[Spatial question records]
════════════════════
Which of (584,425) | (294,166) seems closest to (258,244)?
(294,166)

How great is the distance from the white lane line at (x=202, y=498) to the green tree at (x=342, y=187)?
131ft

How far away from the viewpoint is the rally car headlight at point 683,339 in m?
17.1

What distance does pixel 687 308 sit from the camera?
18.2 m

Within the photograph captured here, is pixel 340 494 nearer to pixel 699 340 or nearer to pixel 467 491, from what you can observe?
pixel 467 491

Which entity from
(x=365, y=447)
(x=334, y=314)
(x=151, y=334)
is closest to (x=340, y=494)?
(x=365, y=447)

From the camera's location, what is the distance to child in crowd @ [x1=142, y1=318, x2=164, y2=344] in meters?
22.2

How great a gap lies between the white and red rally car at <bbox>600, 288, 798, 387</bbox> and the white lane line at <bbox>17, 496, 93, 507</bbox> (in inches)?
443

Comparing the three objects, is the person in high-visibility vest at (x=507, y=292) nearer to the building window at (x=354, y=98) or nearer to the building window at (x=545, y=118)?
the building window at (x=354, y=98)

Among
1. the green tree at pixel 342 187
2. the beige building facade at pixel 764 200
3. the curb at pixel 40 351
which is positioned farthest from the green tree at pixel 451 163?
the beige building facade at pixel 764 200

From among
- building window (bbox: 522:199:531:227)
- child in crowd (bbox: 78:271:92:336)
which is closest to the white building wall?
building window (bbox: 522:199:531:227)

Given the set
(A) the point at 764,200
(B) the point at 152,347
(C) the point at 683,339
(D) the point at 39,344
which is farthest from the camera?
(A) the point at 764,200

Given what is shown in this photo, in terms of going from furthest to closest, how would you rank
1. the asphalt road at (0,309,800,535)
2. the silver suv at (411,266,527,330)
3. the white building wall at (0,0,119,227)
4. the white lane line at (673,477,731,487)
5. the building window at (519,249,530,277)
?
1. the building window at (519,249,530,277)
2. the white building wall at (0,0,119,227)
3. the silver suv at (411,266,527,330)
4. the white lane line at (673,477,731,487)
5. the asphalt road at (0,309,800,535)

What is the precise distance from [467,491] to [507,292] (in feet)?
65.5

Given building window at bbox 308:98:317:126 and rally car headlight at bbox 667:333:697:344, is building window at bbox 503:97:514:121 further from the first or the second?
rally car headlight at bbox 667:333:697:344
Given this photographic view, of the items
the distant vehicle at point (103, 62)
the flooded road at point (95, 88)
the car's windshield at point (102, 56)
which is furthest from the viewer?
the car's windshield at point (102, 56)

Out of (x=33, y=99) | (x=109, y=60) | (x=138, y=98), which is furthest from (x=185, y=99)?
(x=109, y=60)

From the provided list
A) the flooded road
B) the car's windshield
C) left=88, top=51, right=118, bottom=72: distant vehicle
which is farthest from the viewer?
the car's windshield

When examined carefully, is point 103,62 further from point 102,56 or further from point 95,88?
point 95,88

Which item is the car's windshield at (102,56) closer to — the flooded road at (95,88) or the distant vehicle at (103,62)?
════════════════════
#### What the task asks:
Go through the listing above and restate it word for word.

#### In response:
Which of (584,425) | (294,166) seems closest to (258,244)?
(294,166)

How great is the distance from the white lane line at (x=202, y=498) to the green tree at (x=342, y=187)?
131ft

How far away from the viewpoint is the rally car headlight at point 683,339 in m?
17.1

What distance does pixel 687 308 sit from the camera?
18.2 m

Within the photograph captured here, is pixel 340 494 nearer to pixel 699 340 or nearer to pixel 467 491, from what you can observe?
pixel 467 491

Which entity from
(x=365, y=447)
(x=334, y=314)
(x=151, y=334)
is closest to (x=340, y=494)?
(x=365, y=447)

From the camera's location, what is the distance to child in crowd @ [x1=142, y1=318, x2=164, y2=344] in meters?
22.2

How great a gap lies between the white and red rally car at <bbox>600, 288, 798, 387</bbox> and the white lane line at <bbox>17, 496, 93, 507</bbox> (in inches)?
443

Comparing the three objects, is the person in high-visibility vest at (x=507, y=292) nearer to the building window at (x=354, y=98) or nearer to the building window at (x=545, y=118)?
the building window at (x=354, y=98)

Among
1. the green tree at pixel 342 187
2. the beige building facade at pixel 764 200
3. the curb at pixel 40 351
which is positioned farthest from the green tree at pixel 451 163?
the beige building facade at pixel 764 200

From among
- building window (bbox: 522:199:531:227)
- child in crowd (bbox: 78:271:92:336)
which is closest to the white building wall?
building window (bbox: 522:199:531:227)

Given the set
(A) the point at 764,200
(B) the point at 152,347
(C) the point at 683,339
(D) the point at 39,344
which is farthest from the camera?
(A) the point at 764,200

Given what is shown in this photo, in terms of going from furthest to closest, how would you rank
1. the asphalt road at (0,309,800,535)
2. the silver suv at (411,266,527,330)
3. the white building wall at (0,0,119,227)
4. the white lane line at (673,477,731,487)
5. the building window at (519,249,530,277)
?
1. the building window at (519,249,530,277)
2. the white building wall at (0,0,119,227)
3. the silver suv at (411,266,527,330)
4. the white lane line at (673,477,731,487)
5. the asphalt road at (0,309,800,535)

What is the precise distance from [467,491] to [507,292] (in feet)?
65.5

Given building window at bbox 308:98:317:126 and rally car headlight at bbox 667:333:697:344, is building window at bbox 503:97:514:121 further from the first or the second?
rally car headlight at bbox 667:333:697:344
Given this photographic view, of the items
the distant vehicle at point (103, 62)
the flooded road at point (95, 88)
the car's windshield at point (102, 56)
which is furthest from the viewer?
the car's windshield at point (102, 56)

Out of (x=33, y=99) | (x=109, y=60) | (x=138, y=98), which is furthest from (x=185, y=99)?
(x=109, y=60)

From the provided list
A) the flooded road
B) the car's windshield
C) left=88, top=51, right=118, bottom=72: distant vehicle
which is farthest from the viewer?
the car's windshield

When examined carefully, is point 103,62 further from point 102,56 or further from point 95,88?
point 95,88

Which item is the car's windshield at (102,56) closer to — the flooded road at (95,88) or the distant vehicle at (103,62)?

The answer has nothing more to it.